PROBLEM TO SOLVE: Your response should reproduce every line of the entries that contains the word "category".

PROVIDED DATA:
■ ■ ■
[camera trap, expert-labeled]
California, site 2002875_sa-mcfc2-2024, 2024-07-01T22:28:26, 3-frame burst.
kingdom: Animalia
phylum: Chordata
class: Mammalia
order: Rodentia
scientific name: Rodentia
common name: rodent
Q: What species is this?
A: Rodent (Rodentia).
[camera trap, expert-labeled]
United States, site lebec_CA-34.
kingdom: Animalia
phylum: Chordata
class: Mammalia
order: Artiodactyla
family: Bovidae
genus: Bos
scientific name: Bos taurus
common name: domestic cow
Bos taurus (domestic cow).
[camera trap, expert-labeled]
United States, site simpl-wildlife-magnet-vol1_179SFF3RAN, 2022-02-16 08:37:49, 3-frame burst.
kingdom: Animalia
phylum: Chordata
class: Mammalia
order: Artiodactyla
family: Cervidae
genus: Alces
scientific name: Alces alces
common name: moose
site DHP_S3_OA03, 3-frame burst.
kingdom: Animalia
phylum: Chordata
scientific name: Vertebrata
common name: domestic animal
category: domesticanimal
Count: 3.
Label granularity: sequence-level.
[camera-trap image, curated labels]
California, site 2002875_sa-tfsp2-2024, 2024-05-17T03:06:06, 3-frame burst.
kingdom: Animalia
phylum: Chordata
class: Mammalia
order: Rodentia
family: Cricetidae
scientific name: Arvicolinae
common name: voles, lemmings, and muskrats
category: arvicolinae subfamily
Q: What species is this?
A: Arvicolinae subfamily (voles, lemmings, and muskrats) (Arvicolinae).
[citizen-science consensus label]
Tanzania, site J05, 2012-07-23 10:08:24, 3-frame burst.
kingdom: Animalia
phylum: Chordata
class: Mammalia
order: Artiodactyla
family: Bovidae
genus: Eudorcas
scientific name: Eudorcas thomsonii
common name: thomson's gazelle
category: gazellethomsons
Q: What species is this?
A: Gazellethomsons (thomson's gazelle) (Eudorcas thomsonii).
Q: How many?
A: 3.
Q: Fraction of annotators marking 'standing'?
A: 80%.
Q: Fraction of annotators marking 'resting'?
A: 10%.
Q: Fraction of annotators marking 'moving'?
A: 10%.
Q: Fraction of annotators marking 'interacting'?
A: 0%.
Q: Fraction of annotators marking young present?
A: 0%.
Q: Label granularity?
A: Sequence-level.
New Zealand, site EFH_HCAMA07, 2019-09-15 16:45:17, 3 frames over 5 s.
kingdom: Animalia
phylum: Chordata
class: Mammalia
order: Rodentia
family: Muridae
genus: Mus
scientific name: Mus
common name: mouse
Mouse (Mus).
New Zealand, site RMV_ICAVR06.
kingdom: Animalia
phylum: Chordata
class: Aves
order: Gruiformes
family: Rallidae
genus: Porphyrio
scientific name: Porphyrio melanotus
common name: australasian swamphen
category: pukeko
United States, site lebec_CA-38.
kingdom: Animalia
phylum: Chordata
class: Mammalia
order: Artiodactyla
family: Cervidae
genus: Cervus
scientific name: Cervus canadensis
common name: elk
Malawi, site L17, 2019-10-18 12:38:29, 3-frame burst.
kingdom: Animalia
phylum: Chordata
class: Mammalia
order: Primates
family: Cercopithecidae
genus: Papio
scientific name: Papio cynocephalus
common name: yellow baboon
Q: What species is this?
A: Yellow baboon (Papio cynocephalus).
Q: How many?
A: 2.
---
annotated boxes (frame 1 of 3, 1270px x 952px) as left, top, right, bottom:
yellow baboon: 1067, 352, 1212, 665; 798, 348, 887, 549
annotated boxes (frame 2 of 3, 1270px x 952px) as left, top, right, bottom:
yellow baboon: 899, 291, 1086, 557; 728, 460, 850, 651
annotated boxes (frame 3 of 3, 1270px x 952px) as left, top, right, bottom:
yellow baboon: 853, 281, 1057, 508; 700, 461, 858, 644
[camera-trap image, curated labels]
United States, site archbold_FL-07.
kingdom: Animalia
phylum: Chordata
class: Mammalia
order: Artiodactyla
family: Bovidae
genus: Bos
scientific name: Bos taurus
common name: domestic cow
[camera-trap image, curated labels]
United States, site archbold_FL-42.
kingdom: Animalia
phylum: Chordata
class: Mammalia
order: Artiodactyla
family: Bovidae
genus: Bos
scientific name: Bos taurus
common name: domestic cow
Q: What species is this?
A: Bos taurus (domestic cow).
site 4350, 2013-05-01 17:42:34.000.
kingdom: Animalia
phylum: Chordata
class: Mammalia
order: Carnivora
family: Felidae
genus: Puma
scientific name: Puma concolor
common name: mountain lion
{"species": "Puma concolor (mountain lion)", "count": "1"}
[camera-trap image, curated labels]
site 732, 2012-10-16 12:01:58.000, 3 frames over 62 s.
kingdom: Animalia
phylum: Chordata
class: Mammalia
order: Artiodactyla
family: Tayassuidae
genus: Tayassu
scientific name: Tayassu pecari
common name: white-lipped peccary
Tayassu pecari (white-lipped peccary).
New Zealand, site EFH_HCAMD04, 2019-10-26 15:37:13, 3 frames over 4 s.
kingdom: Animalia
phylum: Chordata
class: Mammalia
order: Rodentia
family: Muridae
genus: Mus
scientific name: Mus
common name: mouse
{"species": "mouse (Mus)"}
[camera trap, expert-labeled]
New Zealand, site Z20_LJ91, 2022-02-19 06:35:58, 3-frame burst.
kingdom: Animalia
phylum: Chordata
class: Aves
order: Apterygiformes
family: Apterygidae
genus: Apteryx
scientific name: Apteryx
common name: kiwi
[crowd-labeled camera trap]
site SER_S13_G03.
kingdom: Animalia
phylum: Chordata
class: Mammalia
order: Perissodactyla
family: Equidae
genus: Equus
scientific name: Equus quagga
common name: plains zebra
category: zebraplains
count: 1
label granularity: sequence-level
■ ■ ■
EXERCISE RESPONSE:
category: domesticanimal
category: arvicolinae subfamily
category: gazellethomsons
category: pukeko
category: zebraplains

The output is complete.